Primary polydipsia or polydipsia may sometimes be difficult to distinguish from diabetes insipidus, or both forms may exist at the same time. Excessive long-term water intake may cause hypotonic polyuria to be confused with diabetes insipidus. Intermittent large amounts of drinking water Even if the ability to dilute urine is normal, it can lead to water intoxication and dilute hyponatremia. This phenomenon is rare, but the tendency of these patients to have low sodium is often unstable. Often no nighttime polyuria, which is different from the long-term polydipsia of diabetes insipidus from urine, combined with low plasma osmotic pressure and low osmotic pressure, can confirm the diagnosis of primary polydipsia, normal or often normal, water-free test When the osmolality is stable, the osmolality does not increase or increase after injection of vasopressin. The long-term large amount of water intake inhibits the release of AVP and long-term polyuria, resulting in loss of renal medullary osmotic pressure gradient, urine osmotic pressure. Compared with blood osmotic pressure, it can be lower than normal. Therefore, it is sometimes difficult to identify primary polydipsia and incomplete central diabetes insipidus, and some patients may have both cases.

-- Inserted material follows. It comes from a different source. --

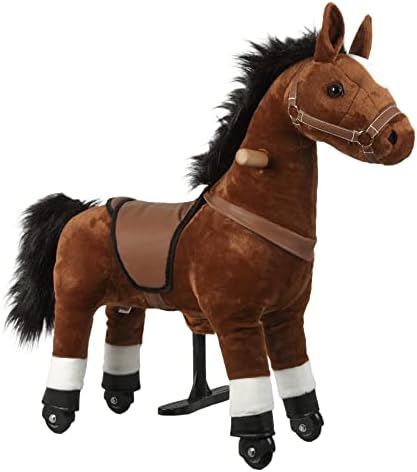 Ride-On Horse,Toy Horse,Riding Horse,No Battery,No Electricity,Mechanical Pony Brown,Rideable Pony,Walking Horse Ride for Age 3-6 Years or Up to 121.25 Pounds,Small,Brown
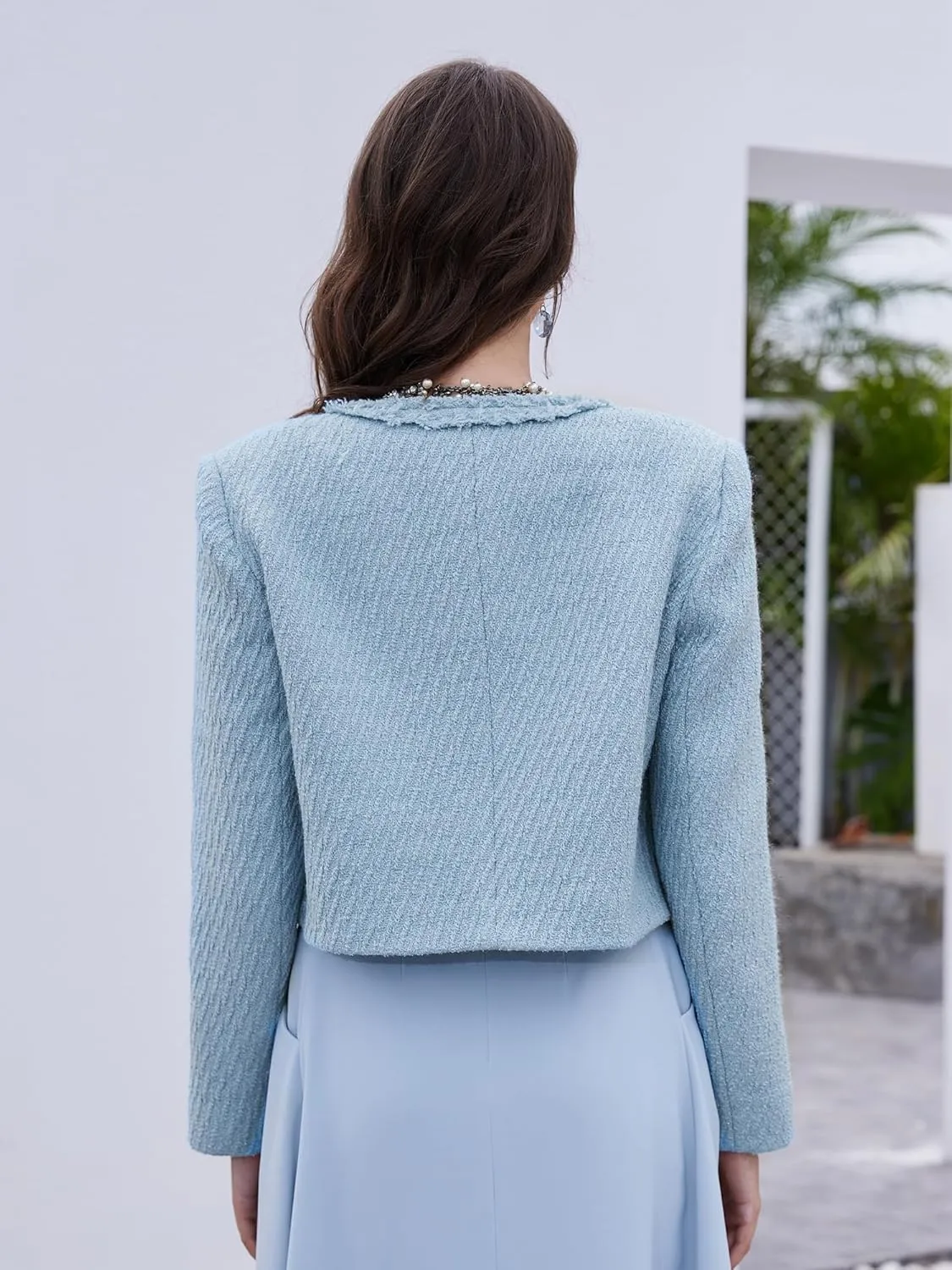 M.Infisavo Tweed Blazer Jackets for Women Fall Winter Long Sleeve Elegant Work Business Casual Cropped Jacket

1, the diagnosis of diabetes insipidation is established, should be further identified as its central or renal nature, to guide treatment, and must be identified with mental polydipsia.
2. After the diagnosis of diabetes insipidus is established, partial diabetes insipidus and complete diabetes insipidus can be distinguished according to clinical manifestations and examination results.
3, central diabetes insipidus can also be associated with thirsty sensation syndrome.
4. The central diabetes insipidus caused by craniocerebral surgery may be temporary or persistent. The former occurs more than 1 to 4 days after surgery. After several days, the symptoms disappear and the urine volume returns to normal. The release of AVP is temporarily inhibited for surgical trauma, and its synthesis is not affected. This can also occur after encephalitis, which destroys the access of the suprachiasmatic nucleus to the paraventricular nucleus to the neurohypophyseal bundle. The pituitary stalk is severed, the ability to synthesize and release AVP is lost, and permanent diabetes insipidus is formed. AVP long-term replacement therapy is required.
5, diabetes insipidus should be differentiated from other common medical diseases caused by polyuria, such as diabetes, hypercalciuria, hyperkalemia, hyperosmotic polyuria and hypotonic polyuria.
(1) Diabetes: often have more drink, more urine, more food, weight loss symptoms, elevated blood sugar, urine sugar positive, easy to identify, need to pay attention to some cases of diabetes insipidus, diabetes.
(2) hypercalciuria: seen in hyperparathyroidism, sarcoidosis, vitamin D poisoning, multiple myeloma, cancer bone metastasis and other diseases, with primary symptoms to identify.
(3) hyperuricemia: seen in primary aldosteronism, potassium loss nephropathy, renal tubular acidosis, Fanconi syndrome, Liddle syndrome, Bartter syndrome.
(4) hyperosmotic polyuria: urine specific gravity greater than 1.020, urine osmotic pressure greater than 300mOsm / kgH20, seen in: 1 urine sugar increased. 2 Urea is elevated (high protein, high energy nutrition). 3 elevated urinary sodium (such as when adrenal insufficiency).
(5) hypotonic polyuria: urine specific gravity is less than 1.006, urine osmotic pressure <280mOsm / kgH20, seen in: 1 renal dysfunction. 2 potassium loss nephropathy. 3 renal diabetes insipidus. 4 high calcium uremia. 5 central diabetes insipidus. 6 spiritual polydipsia and so on.